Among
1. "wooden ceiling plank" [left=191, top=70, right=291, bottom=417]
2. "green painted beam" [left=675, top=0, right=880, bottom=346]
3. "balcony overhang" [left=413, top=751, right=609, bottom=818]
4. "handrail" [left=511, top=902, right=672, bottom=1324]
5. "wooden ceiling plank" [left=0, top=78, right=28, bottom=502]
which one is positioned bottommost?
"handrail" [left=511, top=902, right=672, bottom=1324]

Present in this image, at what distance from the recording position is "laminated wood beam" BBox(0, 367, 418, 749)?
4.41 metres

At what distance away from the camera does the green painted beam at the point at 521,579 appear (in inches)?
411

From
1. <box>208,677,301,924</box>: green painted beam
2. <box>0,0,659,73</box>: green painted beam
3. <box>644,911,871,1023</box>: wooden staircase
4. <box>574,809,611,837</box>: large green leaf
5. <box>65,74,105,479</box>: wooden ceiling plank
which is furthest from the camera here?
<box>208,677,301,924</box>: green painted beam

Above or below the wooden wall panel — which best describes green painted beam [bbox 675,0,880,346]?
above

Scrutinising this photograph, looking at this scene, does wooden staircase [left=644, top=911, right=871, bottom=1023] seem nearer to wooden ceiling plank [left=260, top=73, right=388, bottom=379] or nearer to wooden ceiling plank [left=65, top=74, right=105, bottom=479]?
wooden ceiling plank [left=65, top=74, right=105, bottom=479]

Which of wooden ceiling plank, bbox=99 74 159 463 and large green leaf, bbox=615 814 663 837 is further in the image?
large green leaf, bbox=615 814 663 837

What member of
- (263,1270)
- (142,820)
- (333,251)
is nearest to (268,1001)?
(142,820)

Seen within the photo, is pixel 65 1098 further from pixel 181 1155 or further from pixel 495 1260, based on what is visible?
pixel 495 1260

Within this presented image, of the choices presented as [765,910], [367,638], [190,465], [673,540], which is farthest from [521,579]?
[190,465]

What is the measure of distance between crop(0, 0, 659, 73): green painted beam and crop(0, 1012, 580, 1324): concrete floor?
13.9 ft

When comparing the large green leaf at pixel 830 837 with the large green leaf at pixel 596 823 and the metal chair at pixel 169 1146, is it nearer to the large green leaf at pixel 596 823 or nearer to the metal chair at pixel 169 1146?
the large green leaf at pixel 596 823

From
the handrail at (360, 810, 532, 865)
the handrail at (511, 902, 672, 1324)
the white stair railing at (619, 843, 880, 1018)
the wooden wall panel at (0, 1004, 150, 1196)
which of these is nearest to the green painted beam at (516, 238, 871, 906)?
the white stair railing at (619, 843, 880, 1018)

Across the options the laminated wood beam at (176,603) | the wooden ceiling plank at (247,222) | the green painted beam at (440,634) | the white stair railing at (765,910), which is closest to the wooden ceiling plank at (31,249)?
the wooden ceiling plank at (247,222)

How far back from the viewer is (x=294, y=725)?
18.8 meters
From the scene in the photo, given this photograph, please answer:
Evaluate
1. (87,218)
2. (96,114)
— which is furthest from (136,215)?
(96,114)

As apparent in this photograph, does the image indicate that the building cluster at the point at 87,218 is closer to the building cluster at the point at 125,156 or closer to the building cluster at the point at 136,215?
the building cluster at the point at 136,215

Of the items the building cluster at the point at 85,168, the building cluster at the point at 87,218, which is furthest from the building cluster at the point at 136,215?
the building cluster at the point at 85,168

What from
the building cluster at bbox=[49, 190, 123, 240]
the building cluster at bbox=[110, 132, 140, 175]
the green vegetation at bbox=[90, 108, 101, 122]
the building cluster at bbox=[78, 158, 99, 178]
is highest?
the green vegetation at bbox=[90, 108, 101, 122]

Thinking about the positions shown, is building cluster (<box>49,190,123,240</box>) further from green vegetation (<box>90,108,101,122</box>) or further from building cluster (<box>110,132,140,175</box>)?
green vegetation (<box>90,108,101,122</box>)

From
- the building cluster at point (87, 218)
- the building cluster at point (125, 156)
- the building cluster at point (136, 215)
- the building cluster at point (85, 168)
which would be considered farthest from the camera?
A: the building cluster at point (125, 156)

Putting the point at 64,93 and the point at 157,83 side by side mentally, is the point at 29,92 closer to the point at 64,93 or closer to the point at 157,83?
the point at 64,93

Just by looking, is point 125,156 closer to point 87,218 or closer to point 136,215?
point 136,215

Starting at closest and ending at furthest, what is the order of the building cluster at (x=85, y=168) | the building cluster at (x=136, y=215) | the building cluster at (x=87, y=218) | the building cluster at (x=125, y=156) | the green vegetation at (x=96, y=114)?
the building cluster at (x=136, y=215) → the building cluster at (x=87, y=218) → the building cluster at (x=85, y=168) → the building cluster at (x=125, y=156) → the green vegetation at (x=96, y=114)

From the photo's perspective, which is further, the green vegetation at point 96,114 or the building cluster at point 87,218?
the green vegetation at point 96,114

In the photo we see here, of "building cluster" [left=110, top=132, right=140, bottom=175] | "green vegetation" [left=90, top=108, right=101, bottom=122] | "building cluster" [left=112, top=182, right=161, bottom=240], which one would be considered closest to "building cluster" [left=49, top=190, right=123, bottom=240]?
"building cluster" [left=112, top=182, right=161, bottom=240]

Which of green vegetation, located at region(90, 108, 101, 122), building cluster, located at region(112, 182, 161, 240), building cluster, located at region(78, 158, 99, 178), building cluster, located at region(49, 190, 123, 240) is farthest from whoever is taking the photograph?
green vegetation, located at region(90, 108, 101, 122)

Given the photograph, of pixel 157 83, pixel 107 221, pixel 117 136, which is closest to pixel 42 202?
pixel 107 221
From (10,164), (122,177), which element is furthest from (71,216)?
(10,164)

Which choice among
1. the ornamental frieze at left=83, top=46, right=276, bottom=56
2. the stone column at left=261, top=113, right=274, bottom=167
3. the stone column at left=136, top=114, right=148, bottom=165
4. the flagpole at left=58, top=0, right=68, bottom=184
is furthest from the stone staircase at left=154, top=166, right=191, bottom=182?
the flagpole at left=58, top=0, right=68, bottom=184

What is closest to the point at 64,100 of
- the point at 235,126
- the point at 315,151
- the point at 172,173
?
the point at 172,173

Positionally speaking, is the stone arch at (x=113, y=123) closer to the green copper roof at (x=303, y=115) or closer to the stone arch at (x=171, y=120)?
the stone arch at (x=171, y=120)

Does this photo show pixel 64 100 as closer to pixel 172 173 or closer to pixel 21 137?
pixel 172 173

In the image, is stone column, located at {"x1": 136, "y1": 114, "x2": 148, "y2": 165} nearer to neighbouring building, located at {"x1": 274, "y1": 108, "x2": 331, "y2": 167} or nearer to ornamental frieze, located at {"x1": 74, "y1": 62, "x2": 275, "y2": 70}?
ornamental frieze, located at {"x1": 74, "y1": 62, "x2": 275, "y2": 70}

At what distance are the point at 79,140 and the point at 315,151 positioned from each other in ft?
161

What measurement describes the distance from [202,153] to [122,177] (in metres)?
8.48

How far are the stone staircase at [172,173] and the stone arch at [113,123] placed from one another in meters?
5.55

____________

- _Problem to solve_:
Take everything from the first line down to the line containing "top=78, right=28, bottom=502]", and write it out again with "balcony overhang" changed to "balcony ledge". Leave everything else the same.

- _Output below_:
Among
1. "wooden ceiling plank" [left=191, top=70, right=291, bottom=417]
2. "green painted beam" [left=675, top=0, right=880, bottom=346]
3. "balcony ledge" [left=413, top=751, right=609, bottom=818]
4. "handrail" [left=511, top=902, right=672, bottom=1324]
5. "wooden ceiling plank" [left=0, top=78, right=28, bottom=502]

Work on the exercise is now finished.